The Largest Shark Jaw in the World
Containing 182 fossil teeth, including four of the largest teeth ever discovered. Each of the four largest teeth measures over 7 inches, with the largest tooth measuring 7 5/8 inches. It is believed that in life, this shark would have measured over 75 feet in length. The jaw is a reconstruction, modeled after its closest living relative the great white shark. Measuring 9 1/2 feet high x 11 feet wide, containing four rows of teeth.

It took Vito Bertucci, known as the "Megalodon Man", about 20 years of work to get an entire set of teeth for the gargantuan Miocene shark Carcharadon megalodon. Vito scuba dives for these fossils and frequently encounters modern sharks and alligators while collecting. He has appeared in a National Geographic special for his efforts in reconstructing the biggest JAWS ever to haunt the ocean depths.

Estimated value: 1.2 - 1.5 million dollars.


7 1/4" Tooth of a Megladon Monster
A massive 7 1/4 inch serrated shark tooth was found in a coastal river bed in South Carolina by fossil hunter Vito Bertucci. The fossilized tooth belongs to carcharodon Megalodon, a prehistoric 70-foot, 70,000 pound version of our modern-day Great White. To locate the tooth, and hundreds of smaller ones like it, Bertucci had to battle Tiger and Bull sharks, alligators, cotton-mouth snakes, sea wasps (jelly fish) which can carry fatal stings...all in water that is usually pitch black and filled with strong currents.


Vito Bertucci (MEGALODON MAN)
A good freind that alot of people are going to miss.

After nearly a week of searching, the Bryan County Sheriff's Office says a fisherman discovered the body of 48-year-old Vito Bertucci of Port Royal Thursday morning when it surfaced in Ossabaw Sound in Chatham County. The Coast Guard says 48-year-old Vito Bertucci from Port Royal went diving in the Ogeechee River near the Intercoastal Waterway in Bryan county about 2:30pm Sunday and told his partner he would surface in about 2 hours, but never came up.

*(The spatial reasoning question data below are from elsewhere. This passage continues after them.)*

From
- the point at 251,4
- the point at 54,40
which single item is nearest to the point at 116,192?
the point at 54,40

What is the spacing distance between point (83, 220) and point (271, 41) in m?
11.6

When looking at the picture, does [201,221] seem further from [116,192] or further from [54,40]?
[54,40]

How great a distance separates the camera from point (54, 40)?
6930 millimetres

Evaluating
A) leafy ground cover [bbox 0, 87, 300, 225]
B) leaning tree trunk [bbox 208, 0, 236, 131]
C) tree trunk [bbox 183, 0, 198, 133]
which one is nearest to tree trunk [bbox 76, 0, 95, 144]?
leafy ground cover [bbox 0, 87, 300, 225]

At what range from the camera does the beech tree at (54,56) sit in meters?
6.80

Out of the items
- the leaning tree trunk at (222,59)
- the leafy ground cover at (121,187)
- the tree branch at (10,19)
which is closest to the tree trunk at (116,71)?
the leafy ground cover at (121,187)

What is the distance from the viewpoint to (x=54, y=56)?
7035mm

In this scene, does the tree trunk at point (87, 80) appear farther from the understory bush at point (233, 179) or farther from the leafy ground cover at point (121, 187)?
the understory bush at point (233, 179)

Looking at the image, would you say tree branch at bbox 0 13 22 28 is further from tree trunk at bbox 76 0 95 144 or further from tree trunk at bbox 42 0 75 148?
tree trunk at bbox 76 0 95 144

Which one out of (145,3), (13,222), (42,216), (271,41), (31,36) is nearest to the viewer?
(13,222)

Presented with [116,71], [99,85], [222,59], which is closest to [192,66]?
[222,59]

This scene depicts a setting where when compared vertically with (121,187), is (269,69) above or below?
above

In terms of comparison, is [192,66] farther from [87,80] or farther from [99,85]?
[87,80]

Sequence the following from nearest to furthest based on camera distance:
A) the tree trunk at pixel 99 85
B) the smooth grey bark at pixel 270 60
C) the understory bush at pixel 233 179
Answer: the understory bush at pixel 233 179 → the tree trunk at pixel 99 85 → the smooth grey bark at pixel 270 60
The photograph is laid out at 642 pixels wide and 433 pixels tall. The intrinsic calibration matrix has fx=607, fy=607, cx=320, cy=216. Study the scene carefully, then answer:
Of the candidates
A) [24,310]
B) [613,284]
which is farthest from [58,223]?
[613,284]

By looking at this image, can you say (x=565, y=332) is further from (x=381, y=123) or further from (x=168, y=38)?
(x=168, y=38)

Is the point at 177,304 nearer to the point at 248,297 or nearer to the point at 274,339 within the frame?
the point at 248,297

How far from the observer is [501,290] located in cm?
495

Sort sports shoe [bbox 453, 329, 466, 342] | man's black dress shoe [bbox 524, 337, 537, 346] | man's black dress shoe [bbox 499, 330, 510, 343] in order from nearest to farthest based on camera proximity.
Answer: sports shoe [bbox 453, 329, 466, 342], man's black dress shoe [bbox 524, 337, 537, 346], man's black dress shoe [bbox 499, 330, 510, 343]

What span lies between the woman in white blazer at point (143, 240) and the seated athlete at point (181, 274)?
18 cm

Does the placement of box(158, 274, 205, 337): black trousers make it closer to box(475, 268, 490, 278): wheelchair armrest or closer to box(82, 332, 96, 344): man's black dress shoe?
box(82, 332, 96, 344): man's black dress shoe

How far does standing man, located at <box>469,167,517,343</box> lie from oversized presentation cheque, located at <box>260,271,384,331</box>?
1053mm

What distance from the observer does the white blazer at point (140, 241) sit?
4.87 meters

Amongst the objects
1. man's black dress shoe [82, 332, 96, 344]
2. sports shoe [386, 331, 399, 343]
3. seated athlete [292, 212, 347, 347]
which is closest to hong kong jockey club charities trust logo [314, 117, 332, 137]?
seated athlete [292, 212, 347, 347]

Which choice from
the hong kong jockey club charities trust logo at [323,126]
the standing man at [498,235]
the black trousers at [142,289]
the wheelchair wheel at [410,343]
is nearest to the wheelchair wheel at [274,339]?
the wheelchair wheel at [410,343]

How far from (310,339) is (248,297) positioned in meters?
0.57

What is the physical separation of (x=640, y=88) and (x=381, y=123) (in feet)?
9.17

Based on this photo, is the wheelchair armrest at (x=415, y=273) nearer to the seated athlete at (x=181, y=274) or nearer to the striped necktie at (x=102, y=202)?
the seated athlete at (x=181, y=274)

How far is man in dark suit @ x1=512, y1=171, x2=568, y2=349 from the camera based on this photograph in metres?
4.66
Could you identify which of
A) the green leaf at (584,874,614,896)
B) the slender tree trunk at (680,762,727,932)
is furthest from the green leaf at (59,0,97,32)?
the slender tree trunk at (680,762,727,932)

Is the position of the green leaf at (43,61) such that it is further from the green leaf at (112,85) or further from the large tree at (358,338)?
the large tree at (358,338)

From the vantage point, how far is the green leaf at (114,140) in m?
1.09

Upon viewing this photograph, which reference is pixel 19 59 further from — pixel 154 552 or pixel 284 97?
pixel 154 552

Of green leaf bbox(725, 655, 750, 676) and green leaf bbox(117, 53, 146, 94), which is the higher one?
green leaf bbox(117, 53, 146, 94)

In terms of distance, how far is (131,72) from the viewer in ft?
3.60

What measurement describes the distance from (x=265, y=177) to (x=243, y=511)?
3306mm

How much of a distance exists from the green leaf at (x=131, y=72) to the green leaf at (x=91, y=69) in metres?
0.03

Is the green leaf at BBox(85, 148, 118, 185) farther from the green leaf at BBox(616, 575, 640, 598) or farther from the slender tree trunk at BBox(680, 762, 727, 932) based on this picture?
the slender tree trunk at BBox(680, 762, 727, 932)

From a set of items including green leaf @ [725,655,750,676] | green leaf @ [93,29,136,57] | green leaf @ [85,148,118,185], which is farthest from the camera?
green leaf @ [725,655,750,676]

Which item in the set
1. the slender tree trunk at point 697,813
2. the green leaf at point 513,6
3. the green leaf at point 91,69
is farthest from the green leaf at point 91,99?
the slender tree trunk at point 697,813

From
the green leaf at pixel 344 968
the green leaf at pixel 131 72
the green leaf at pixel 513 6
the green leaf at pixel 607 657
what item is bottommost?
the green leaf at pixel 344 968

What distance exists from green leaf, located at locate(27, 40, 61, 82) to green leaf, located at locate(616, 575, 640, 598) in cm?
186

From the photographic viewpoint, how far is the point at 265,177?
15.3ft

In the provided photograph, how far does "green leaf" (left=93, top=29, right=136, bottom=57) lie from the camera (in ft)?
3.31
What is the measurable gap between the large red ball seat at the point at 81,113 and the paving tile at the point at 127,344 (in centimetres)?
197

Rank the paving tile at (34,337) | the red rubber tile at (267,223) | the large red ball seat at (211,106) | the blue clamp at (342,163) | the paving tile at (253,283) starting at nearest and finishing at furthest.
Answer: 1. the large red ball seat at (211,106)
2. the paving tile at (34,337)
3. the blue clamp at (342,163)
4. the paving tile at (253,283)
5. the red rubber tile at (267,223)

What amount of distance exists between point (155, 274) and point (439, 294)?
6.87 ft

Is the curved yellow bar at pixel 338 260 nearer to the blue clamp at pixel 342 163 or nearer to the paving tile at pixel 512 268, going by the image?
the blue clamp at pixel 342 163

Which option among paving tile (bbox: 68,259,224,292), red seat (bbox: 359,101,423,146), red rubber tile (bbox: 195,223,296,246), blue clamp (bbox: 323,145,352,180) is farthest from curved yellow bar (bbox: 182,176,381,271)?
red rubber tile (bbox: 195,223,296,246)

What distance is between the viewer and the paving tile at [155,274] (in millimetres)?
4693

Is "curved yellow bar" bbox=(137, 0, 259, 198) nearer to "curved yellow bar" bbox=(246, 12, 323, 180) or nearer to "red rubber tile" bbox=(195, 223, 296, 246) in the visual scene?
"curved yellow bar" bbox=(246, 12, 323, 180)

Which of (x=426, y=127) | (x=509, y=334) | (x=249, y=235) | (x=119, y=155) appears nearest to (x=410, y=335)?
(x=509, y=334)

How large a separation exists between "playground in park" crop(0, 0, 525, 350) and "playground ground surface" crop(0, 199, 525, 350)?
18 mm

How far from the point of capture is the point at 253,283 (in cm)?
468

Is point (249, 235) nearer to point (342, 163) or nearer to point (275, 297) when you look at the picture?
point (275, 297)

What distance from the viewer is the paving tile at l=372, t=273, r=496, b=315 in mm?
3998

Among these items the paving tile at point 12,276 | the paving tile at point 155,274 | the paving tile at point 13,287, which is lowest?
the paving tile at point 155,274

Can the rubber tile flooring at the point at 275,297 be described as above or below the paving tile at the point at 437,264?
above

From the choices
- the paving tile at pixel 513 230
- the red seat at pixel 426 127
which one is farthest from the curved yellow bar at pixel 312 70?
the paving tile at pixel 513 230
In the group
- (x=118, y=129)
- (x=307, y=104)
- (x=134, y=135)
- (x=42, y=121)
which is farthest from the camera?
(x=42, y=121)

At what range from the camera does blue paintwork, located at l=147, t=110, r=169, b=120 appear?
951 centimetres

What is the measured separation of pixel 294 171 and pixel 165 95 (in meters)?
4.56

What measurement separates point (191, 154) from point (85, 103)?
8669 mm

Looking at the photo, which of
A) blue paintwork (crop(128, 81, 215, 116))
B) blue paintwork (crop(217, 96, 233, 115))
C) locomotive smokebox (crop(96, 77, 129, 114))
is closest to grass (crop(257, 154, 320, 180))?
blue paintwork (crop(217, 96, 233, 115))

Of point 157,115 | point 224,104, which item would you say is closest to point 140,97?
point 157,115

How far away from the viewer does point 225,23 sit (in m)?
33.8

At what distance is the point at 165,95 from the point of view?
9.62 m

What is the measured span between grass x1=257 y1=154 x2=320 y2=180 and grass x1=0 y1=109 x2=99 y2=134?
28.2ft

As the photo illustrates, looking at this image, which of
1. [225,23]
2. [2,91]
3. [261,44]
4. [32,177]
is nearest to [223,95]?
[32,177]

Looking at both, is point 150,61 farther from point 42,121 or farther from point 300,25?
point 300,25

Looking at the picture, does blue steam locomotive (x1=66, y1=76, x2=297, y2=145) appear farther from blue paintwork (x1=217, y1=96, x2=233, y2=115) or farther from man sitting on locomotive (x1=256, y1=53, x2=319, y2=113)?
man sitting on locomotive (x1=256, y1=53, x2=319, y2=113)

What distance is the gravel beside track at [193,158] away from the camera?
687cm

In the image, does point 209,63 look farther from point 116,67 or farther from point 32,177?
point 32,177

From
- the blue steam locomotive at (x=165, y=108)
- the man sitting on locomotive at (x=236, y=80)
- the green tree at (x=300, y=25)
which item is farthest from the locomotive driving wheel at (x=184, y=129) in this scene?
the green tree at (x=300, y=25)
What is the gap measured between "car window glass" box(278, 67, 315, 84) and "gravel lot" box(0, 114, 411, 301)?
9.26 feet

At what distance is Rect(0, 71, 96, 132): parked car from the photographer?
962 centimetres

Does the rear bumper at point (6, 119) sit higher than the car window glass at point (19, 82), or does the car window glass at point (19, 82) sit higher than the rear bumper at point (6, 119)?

The Coast Guard says the friend in the boat reported the diver missing about 5:00pm Sunday.

Search teams with the Coast Guard, Georgia Department of Natural Resources and Chatham and Bryan counties scoured the water for him Sunday night and Monday. The Georgia Department of Natural Resources, Bryan County Sheriff's Office Marine Rescue Squad and a Beaufort Volunteer Dive Search crew continued looking for Bertucci Tuesday, Wednesday and Thursday.

Local divers say Bertucci is an experienced diver, and he was collecting artifacts for a museum he operated in South Carolina. Some divers also say he took a deadly risk diving in a 10-feet current. Dive teams say it was an exhausting search in the Ogeechee River, in an area one diver described as a black hole.

"There's a deep hole there and there's a lot of debris in that area. There are trees and what not, nets and stuff, crab traps and crab floats, that type of thing. Anything is possible," said Sgt. James Shelton with GADNR.

The DNR says Bertucci was looking for sharks' teeth and whale bones and he was wearing weights so he could search the bottom of the river more easily. He was searching in what divers call black water. With all the sediment churned up, divers say it's a very dangerous experience because you can't see anything, leaving divers to feel their way around.

"You can't see anything except what's underneath your light on your belly," said Ralph Neely, a master diver trainer with Zero Gravity in Savannah.

Neely says he knows Bertucci, and he was weighted down with more than 140 pounds of equipment.

"This man's never going to float, not going to happen," said Neely.

Neely says with 30 years diving experience he would have never gone diving in Sunday’s 10-feet current.

"Think about what it takes to chase the Atlantic Ocean up a wall ten feet. He could have had a heart attack. This hole he was in, the man that found it Terri Lee, he's been in and out chased by bull sharks. A lot of bull sharks like to hang around there," said Neely

Neely says he’s gone looking for artifacts himself and loves the thrill of discovery.

"You find these things between 8 and 11 million years old, that's fascinating. It's not eccentric. It's addictive," said Neely.